En Oviedo, hace unos días, se impartió una conferencia sobre la «inmerecida fama» (sic) del general Rafael del Riego. La noticia pasó medio inadvertida, pero sirve para constatar dos cosas: que hay gente a la que sólo se le da bien salir de meritoria en La Regenta y que el pasado es un lugar de naturaleza efímera en el que no cabe dar nada por sentado. Hubo un tiempo en el que estas cosas se tomaban en serio. Para ganarse el respeto de la posteridad había al menos que batallar en una guerra, emplear veinte años en el viaje de vuelta a casa y encontrar una vez allí a la mujer espantando un enjambre de pretendientes. Ahora que nadie ha leído La Odisea y muchos creen que Homero es una marca de detergente, todo se vende más barato, también la percepción de lo que fue. Se mira el pasado con ojos suspicaces porque no interesa comprender lo que ocurrió, sino rebañar en él todo lo que resulte medianamente aprovechable con vistas al presente. En Twitter, esta misma semana, un doctor en Historia del Arte calificaba a Lorca de «escritor pequeño burgués» para afearle a un diputado de izquierdas que prefiriese Poeta en Nueva York a Vientos del pueblo. No mucho antes, allá por las vísperas o las resacas del 2 de mayo, alguien censuró al pobre Jovellanos por haber muerto aferrándose a su patria en vez de bailarle el agua a los de Napoleón.
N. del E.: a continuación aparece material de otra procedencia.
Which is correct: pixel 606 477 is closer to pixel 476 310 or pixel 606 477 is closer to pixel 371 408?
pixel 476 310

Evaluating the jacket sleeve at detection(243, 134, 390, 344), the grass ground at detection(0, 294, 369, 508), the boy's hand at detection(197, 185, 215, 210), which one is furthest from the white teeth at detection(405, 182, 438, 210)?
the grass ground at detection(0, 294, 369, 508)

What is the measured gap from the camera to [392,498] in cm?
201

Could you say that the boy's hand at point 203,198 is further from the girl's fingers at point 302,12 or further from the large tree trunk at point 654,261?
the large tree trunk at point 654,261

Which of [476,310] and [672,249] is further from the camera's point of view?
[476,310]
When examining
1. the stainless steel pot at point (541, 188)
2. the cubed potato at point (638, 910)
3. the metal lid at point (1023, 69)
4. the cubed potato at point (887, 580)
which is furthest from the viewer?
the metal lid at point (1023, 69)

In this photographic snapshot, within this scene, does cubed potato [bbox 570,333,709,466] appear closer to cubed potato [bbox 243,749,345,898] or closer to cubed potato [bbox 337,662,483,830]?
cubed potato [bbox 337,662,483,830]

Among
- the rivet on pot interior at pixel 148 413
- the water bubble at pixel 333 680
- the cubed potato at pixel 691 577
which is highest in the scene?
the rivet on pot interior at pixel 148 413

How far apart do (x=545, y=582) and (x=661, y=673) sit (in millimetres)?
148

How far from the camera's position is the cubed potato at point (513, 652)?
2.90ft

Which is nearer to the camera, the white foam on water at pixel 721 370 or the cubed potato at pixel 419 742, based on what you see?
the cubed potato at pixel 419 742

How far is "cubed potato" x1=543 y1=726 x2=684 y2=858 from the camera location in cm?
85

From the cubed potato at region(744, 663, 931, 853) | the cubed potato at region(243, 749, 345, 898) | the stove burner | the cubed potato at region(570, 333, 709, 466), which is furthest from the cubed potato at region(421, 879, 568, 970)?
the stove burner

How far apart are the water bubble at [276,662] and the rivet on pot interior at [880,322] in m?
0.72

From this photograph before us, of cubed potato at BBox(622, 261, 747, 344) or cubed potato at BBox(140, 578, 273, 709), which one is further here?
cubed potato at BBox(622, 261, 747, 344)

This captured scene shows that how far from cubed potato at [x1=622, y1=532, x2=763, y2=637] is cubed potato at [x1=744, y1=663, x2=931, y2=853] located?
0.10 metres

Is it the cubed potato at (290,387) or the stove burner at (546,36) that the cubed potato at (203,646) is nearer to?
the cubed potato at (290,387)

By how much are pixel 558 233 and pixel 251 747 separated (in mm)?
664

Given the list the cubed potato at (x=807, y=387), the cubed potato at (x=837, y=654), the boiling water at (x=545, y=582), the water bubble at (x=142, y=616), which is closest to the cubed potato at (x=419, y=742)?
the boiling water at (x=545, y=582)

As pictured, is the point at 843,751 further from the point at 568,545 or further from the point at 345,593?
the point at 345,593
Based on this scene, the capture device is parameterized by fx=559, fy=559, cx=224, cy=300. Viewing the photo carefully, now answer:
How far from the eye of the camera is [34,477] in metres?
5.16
No es nuevo el revisionismo que a lo largo de los siglos, desde el Cantar de Mío Cid en adelante, ha intentado mostrar galgos donde sólo hubo podencos, pero resulta curiosa la irrefrenable vocación de reescribir la propia historia para ir acomodándola al signo de unos tiempos que avanzan cada vez más rápido sin dejar de ser por ello menos tristes. Hemos llegado a un extremo en el que se exige más a los muertos que a los vivos, tal vez porque los primeros ya no pueden defenderse y los segundos aún tenemos la capacidad de ir buscando el abrigo del sol que más caliente. Culpamos a Manuel Azaña de no haber sabido hacer frente a los golpistas de 1936, pero en cambio erigimos en paladín de la lucha proletaria al primero que se arremanga para darle una leche a un concejal. Escrutamos cada rincón de la memoria colectiva con el propósito de hallar los claroscuros más inverosímiles al tiempo que aceptamos sin rechistar demasiado la primera astracanada que nos pongan por delante, siempre que quien la pronuncie haya conseguido reunir a un séquito de admiradores prestos a romperse las manos aplaudiendo. Cualquiera puede hacerse un traje a medida porque en estos grandes almacenes de la moral por cuyos pasillos deambulamos a diario habrá alguien dispuesto a comprarlo y nadie se atreverá a proclamar en voz alta que el emperador va desnudo. Así, burla burlando, El Lute se convierte en un preso político, Álvarez-Cascos resulta ser una reencarnación de los viejos ilustrados del XVIII y Otegi oficia de incansable luchador por la paz y las libertades. De tanto pervertir los significados hemos terminado por quedarnos con los significantes, tan dúctiles y maleables que lo mismo causan un roto que arreglan un descosido. Escribió Antonio Machado: «El vano ayer engendrará un mañana / vacío y ¡por ventura! pasajero». El último delirio llegó hace poco desde Córdoba, lejana y sola. Allí han resucitado a Julio Anguita, aquel califa que en realidad sólo supo ser visir y que, por lo visto, está llamado a convertirse en el símbolo de la nueva era. «¡Estamos en 1977!», dijo al despertar, aturdido y descolocado como si regresara de un coma profundo. Sus fieles aplaudieron enfebrecidos. Y digo yo que para irnos tan atrás en el tiempo no hacía falta inventar la política del futuro.